**EXTRAIT DU DOCUMENT:**
◆ ◆ ◆ ◆

Un enthousiasme de stade, à faire trembler l’opéra et briller de joie les visages des interprètes accueille les dernières mesures d’Otello à Marseille. Une voisine à demi-pâmée balbutie des « merci, merci » sans fin, on se sentirait presque coupable d’être un peu plus réservé !
Emmanuelle Favre situe les deux premiers actes du drame dans un lieu indéfini, susceptible par le jeu des éclairages ou l’ajout d’une tenture de changer de destination et d’étendue. En fond de scène deux hautes ouvertures laissent d’abord voir le ciel puis des frondaisons. Des accès latéraux facilitent la circulation de groupes et un escalier donne accès à une balustrade qui surplombe l’espace. C’est ingénieux et fonctionnel, mais les lignes droites, l’aspect métallique et l’allure de bastingage privent ce cadre de tout caractère précis, sans que la manutention de quelques caisses modifie l’impression. Au troisième acte la passerelle a disparu et des piliers massifs s’élèvent entre des parois sombres. Quant au décor de la chambre, au quatrième acte, il relève de la même esthétique impersonnelle ici un rien démesurée. Ce qui est donné à voir, depuis le début, ne montre pas assez ce que l’on sent, ce rétrécissement progressif de l’espace – du quai initial ouvert sur la tempête au huis clos final – qui va de pair avec l’enfermement d’Otello (et par suite de Desdemona) dans sa folie jalouse jusqu’à la clôture définitive.
Ce décor somme toute banal est animé par les lumières de Philippe Grosperrin avec une habileté certaine, même si elle a des limites, par exemple quand les nuages de la tempête défilent alors qu’Otello montre à Desdemona Vénus qui resplendit dans le ciel nocturne. Aucune réserve sérieuse en revanche pour les costumes de Katia Duflot ; on peut les trouver uniformes, dans leurs coupes et leurs camaïeux de couleurs mais la souplesse et le brillant des matières leur donnent le seyant et l’élégance qui caractérisent ses créations. Il n’est jusqu’à la chemise bouffante d’Otello au dernier acte qui ne contribue, en révélant un peu d’embonpoint, à la vérité du personnage.

◆ ◆ ◆ ◆

**ENREGISTREMENTS FOURNIS:**
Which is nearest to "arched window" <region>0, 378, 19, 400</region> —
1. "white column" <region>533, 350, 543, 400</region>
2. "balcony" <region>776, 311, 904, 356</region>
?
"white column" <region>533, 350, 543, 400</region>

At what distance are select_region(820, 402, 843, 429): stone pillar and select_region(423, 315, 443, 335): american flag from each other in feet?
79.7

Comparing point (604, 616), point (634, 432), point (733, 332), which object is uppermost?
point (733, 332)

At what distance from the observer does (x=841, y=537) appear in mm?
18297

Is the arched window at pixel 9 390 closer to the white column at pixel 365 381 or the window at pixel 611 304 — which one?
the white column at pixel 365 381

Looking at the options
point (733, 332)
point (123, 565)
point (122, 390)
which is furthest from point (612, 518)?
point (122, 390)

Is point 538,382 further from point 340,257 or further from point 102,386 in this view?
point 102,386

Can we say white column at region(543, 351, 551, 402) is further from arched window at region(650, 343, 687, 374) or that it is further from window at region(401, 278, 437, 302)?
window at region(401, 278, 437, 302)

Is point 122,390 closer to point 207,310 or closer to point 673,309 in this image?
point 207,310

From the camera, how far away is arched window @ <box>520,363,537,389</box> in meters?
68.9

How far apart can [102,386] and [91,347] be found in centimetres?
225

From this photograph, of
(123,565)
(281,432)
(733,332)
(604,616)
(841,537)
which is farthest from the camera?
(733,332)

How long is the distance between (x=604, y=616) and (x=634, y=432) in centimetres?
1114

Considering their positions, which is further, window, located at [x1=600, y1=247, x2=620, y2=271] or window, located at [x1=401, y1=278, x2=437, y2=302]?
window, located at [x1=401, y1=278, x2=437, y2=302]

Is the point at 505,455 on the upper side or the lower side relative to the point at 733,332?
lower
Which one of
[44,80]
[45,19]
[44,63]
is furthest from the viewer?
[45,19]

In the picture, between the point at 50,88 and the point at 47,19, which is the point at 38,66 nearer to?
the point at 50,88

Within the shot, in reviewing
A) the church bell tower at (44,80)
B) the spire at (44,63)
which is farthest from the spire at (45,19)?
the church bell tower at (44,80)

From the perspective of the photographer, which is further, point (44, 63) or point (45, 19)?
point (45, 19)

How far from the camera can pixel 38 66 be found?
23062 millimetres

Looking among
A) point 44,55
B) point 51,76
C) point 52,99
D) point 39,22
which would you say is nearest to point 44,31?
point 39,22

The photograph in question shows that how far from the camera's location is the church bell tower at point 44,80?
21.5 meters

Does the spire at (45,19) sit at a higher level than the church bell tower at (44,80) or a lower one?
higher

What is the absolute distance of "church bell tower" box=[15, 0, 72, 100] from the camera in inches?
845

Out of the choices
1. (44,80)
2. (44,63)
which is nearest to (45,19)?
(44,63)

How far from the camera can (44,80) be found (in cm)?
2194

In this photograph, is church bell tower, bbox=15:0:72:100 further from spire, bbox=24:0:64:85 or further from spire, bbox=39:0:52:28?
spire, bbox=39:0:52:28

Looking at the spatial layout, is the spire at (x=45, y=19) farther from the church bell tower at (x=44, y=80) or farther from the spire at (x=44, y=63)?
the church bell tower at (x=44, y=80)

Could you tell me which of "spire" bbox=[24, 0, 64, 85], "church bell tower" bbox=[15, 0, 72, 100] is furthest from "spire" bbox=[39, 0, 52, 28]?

◆ ◆ ◆ ◆

**CONSIGNES:**
[a] Donnez les noms de toutes les personnes réelles citées dans la critique d'Otello, sans compter les personnages de l'opéra.
[b] Recopiez sans rien changer, dans les enregistrements, toutes les lignes depuis celle qui contient « What is the » jusqu'à la fin des enregistrements.
La critique et les enregistrements n'ont aucun rapport entre eux.

**BONNES RÉPONSES:**
[a] Emmanuelle Favre, Philippe Grosperrin, Katia Duflot

[b]
What is the absolute distance of "church bell tower" box=[15, 0, 72, 100] from the camera in inches?
845

Out of the choices
1. (44,80)
2. (44,63)
which is nearest to (45,19)?
(44,63)

How far from the camera can (44,80) be found (in cm)?
2194

In this photograph, is church bell tower, bbox=15:0:72:100 further from spire, bbox=24:0:64:85 or further from spire, bbox=39:0:52:28?
spire, bbox=39:0:52:28

Looking at the spatial layout, is the spire at (x=45, y=19) farther from the church bell tower at (x=44, y=80) or farther from the spire at (x=44, y=63)?
the church bell tower at (x=44, y=80)

Could you tell me which of "spire" bbox=[24, 0, 64, 85], "church bell tower" bbox=[15, 0, 72, 100] is furthest from "spire" bbox=[39, 0, 52, 28]?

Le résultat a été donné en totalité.